Consigne - Indiquez si chacune des affirmations suivantes concorde avec le texte sur la féminisation de la profession ci-dessous, en répondant par oui ou par non et en citant les mots décisifs du texte. (a) Pour l’Ordre des médecins, la féminisation de la profession est responsable de la désertification. (b) Cinq ans après leur première inscription à l’Ordre, 40 % des jeunes médecins s’orientent vers l’exercice libéral/mixte. (c) Chaque année, la moitié des médecins diplômés d’une faculté française décident de ne pas s’inscrire à l’Ordre.

Extrait de page -
—————
Une féminisation de la profession

Longtemps montrée du doigt, la féminisation de la profession n’est pas non plus pour l’Ordre des médecins, responsable de la désertification. « Les chiffres démontrent le contraire ». Parmi les jeunes médecins âgés de moins de 40 ans, qualifiés en médecine générale, « 50% sont des femmes qui ont fait le choix d’exercer en secteur libéral/mixte » se félicite le Dr Rault. Par ailleurs, si l’on dénote une tendance de fond chez les nouvelles générations de médecins, hommes comme femmes, de pouvoir concilier vie professionnelle et vie privée, cela ne veut pas dire que les jeunes générations ne souhaitent plus exercer en libéral : lors de leur première inscription à l’Ordre, 15% des jeunes médecins choisissent l’exercice libéral/mixte en 1ère intention, mais cinq ans plus tard, ils sont 40% à s’orienter vers ce mode d’exercice apprend-t-on encore. Le rapport évoque enfin « les 25% de médecins diplômés d’une faculté française qui chaque année décident de ne pas s’inscrire à l’Ordre pour mener d’autres carrières, dans le journalisme ou l’administration par exemple, au détriment des soins » déplore le Dr Rault.
—————
Entrées de données enregistrées -
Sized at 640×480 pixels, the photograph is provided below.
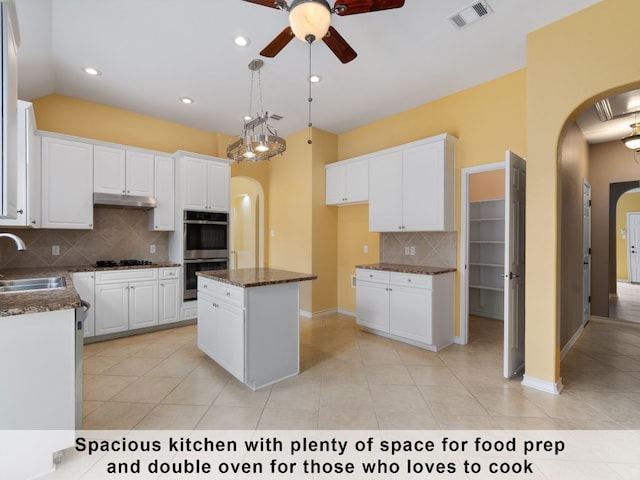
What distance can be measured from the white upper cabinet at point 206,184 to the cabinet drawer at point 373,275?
228 centimetres

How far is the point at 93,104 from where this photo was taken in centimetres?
407

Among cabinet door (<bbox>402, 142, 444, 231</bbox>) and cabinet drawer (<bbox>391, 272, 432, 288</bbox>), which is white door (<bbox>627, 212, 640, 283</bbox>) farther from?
cabinet drawer (<bbox>391, 272, 432, 288</bbox>)

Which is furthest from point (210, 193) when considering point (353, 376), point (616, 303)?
point (616, 303)

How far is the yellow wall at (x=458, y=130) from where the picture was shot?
3.28m

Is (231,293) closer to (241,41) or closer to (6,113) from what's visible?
(6,113)

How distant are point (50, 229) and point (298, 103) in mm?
3454

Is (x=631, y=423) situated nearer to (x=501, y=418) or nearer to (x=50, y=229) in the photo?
(x=501, y=418)

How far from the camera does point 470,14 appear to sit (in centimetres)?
241

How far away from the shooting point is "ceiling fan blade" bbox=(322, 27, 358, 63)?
6.51 ft

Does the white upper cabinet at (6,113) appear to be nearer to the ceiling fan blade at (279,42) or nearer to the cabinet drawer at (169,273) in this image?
the ceiling fan blade at (279,42)

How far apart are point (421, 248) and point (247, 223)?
395 cm

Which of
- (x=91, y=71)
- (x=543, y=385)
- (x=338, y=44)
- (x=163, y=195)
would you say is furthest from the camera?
(x=163, y=195)

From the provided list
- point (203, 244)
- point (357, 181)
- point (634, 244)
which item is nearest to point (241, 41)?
point (357, 181)

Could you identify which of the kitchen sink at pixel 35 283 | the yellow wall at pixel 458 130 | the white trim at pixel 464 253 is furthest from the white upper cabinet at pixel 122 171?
the white trim at pixel 464 253
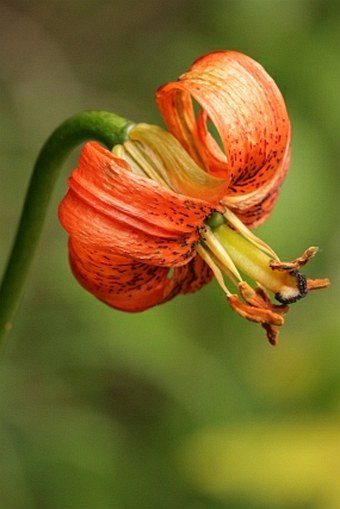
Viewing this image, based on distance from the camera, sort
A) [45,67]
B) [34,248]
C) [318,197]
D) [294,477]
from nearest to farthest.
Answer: [34,248], [294,477], [318,197], [45,67]

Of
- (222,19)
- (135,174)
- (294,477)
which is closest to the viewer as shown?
(135,174)

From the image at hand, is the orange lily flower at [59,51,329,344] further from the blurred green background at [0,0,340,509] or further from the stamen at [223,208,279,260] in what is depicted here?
the blurred green background at [0,0,340,509]

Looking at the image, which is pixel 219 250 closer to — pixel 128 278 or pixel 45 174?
pixel 128 278

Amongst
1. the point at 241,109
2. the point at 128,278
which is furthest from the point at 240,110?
the point at 128,278

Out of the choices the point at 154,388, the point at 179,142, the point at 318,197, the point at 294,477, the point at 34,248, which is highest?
the point at 179,142

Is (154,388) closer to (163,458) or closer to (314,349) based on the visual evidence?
(163,458)

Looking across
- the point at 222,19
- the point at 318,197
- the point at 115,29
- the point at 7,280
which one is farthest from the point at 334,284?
the point at 115,29

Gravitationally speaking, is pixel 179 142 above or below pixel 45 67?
above
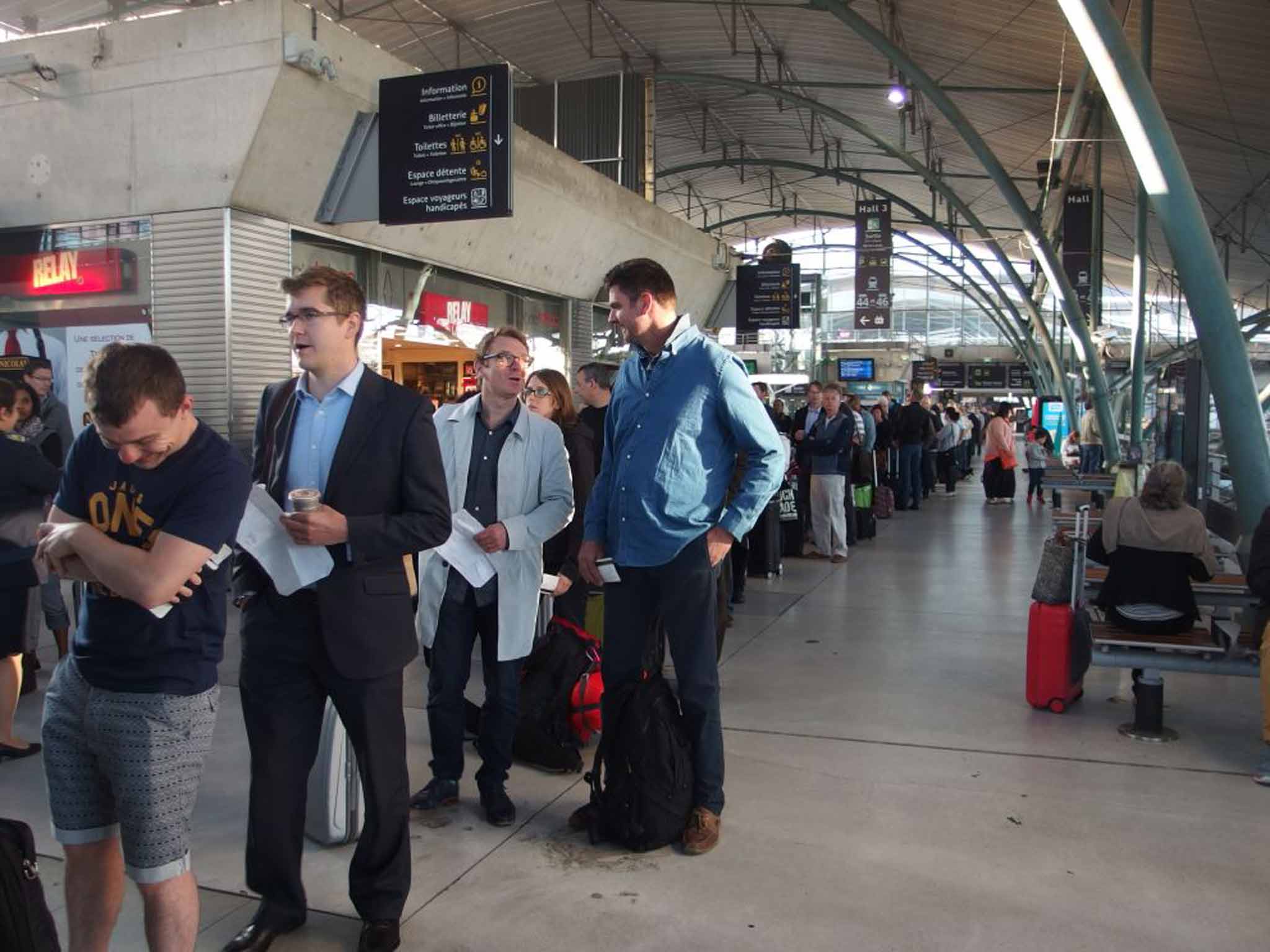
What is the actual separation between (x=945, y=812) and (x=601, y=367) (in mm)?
3579

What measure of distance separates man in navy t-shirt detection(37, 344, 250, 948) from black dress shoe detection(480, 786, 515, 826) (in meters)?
1.62

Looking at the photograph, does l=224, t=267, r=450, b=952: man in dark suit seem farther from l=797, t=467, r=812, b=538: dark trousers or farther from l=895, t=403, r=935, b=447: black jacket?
l=895, t=403, r=935, b=447: black jacket

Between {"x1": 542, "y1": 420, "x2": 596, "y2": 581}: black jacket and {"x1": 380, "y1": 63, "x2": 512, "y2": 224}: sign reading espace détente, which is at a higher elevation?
{"x1": 380, "y1": 63, "x2": 512, "y2": 224}: sign reading espace détente

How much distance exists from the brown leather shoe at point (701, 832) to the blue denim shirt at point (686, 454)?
96cm

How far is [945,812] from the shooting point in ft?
14.3

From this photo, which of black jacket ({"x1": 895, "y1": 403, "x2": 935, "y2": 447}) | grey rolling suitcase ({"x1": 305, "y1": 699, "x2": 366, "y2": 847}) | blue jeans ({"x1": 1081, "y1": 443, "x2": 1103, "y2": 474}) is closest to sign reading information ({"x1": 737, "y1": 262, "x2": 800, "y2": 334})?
black jacket ({"x1": 895, "y1": 403, "x2": 935, "y2": 447})

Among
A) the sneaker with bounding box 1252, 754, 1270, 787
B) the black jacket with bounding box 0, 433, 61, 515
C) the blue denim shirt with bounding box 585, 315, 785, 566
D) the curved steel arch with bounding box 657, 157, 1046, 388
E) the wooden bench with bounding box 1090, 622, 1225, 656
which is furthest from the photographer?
the curved steel arch with bounding box 657, 157, 1046, 388

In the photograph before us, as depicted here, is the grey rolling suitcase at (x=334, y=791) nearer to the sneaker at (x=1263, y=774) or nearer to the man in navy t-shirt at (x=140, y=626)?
the man in navy t-shirt at (x=140, y=626)

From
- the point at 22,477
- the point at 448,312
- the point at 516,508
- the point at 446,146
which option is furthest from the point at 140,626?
the point at 448,312

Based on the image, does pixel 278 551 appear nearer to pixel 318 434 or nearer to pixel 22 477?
pixel 318 434

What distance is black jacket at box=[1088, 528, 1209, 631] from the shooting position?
18.3ft

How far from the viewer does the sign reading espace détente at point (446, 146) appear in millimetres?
9133

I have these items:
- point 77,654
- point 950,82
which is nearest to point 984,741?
point 77,654

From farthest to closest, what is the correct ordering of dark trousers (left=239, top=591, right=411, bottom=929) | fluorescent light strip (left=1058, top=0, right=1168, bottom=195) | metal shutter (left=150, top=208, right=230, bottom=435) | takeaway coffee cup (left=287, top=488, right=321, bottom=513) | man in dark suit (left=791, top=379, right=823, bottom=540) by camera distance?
man in dark suit (left=791, top=379, right=823, bottom=540), metal shutter (left=150, top=208, right=230, bottom=435), fluorescent light strip (left=1058, top=0, right=1168, bottom=195), dark trousers (left=239, top=591, right=411, bottom=929), takeaway coffee cup (left=287, top=488, right=321, bottom=513)
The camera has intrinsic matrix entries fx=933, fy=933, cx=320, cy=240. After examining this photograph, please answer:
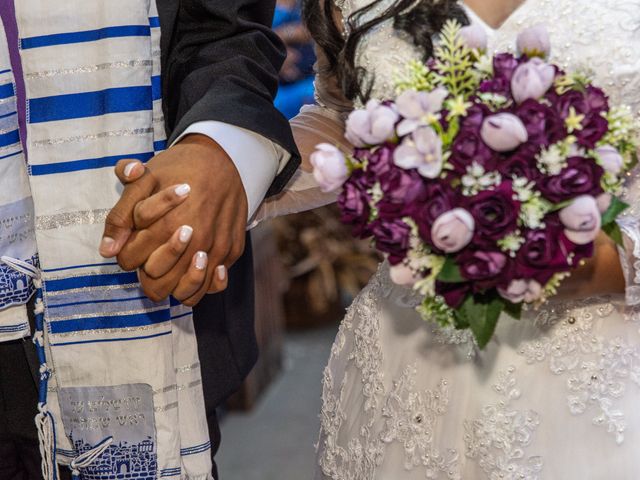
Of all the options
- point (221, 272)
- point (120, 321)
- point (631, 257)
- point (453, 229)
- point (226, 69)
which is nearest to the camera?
point (453, 229)

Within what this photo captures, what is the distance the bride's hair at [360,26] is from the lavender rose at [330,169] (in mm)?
321

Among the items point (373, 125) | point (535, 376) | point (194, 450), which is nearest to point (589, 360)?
point (535, 376)

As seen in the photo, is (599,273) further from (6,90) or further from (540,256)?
(6,90)

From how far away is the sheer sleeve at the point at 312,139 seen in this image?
1721mm

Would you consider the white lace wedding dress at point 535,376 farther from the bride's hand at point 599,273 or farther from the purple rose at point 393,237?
the purple rose at point 393,237

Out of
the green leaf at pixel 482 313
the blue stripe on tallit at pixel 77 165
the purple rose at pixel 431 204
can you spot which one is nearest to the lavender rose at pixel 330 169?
the purple rose at pixel 431 204

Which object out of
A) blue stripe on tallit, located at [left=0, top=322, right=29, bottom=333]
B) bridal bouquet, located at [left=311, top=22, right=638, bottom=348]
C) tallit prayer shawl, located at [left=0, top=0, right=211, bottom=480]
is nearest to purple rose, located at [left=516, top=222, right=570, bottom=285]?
bridal bouquet, located at [left=311, top=22, right=638, bottom=348]

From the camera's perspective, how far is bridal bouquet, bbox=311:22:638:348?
110 centimetres

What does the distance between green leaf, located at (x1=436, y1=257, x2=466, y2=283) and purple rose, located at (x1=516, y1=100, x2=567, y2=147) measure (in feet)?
0.57

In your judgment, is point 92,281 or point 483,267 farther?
point 92,281

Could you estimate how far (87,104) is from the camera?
169 cm

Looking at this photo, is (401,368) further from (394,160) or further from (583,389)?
(394,160)

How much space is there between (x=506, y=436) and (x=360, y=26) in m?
0.69

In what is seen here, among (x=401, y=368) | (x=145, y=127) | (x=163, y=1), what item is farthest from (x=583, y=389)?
(x=163, y=1)
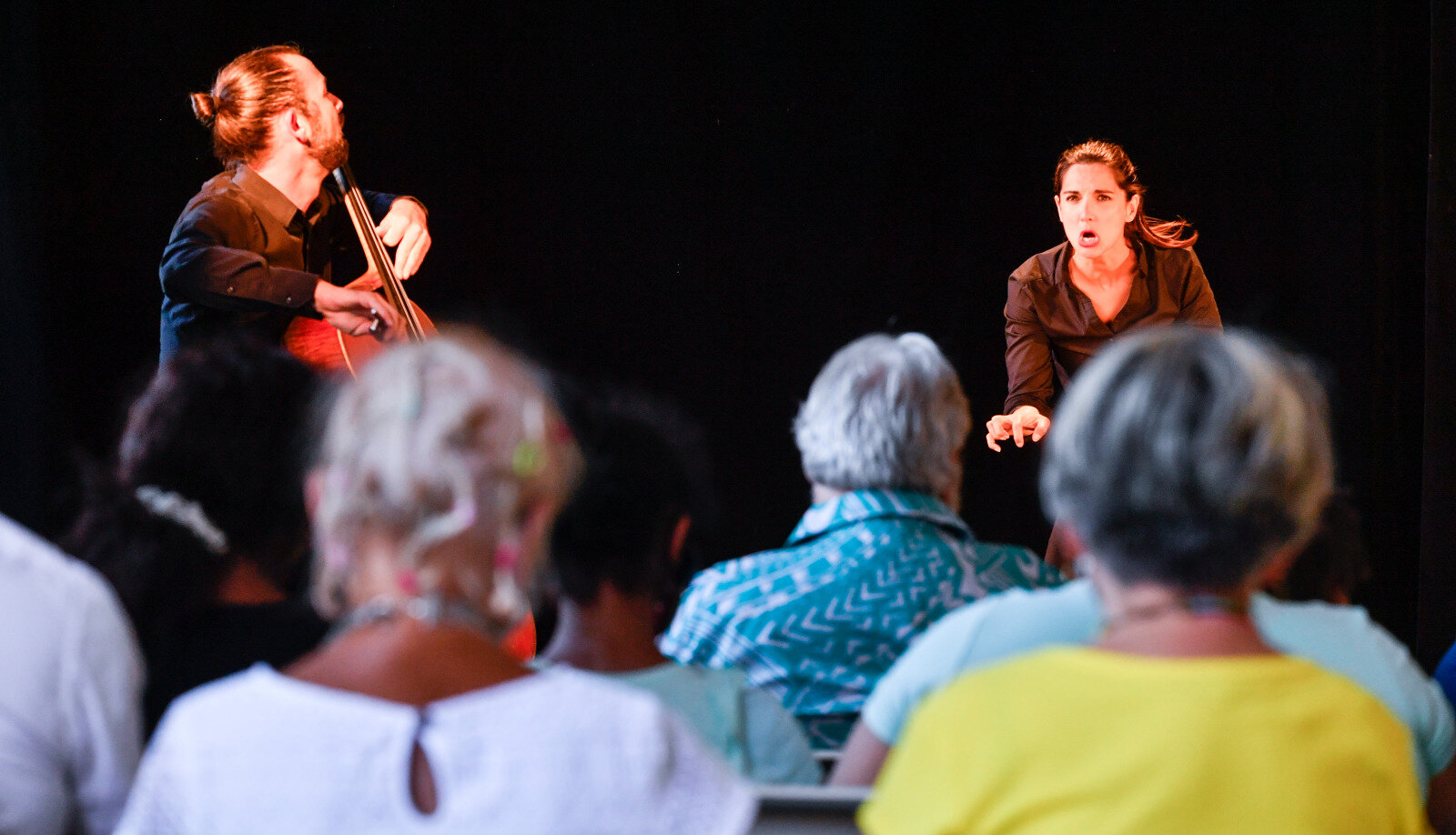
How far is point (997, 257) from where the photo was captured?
—————
Réponse -
(a) Non : « la féminisation de la profession n’est pas non plus pour l’Ordre des médecins, responsable de la désertification »
(b) Oui : « cinq ans plus tard, ils sont 40% à s’orienter vers ce mode d’exercice »
(c) Non : « les 25% de médecins diplômés d’une faculté française qui chaque année décident de ne pas s’inscrire à l’Ordre »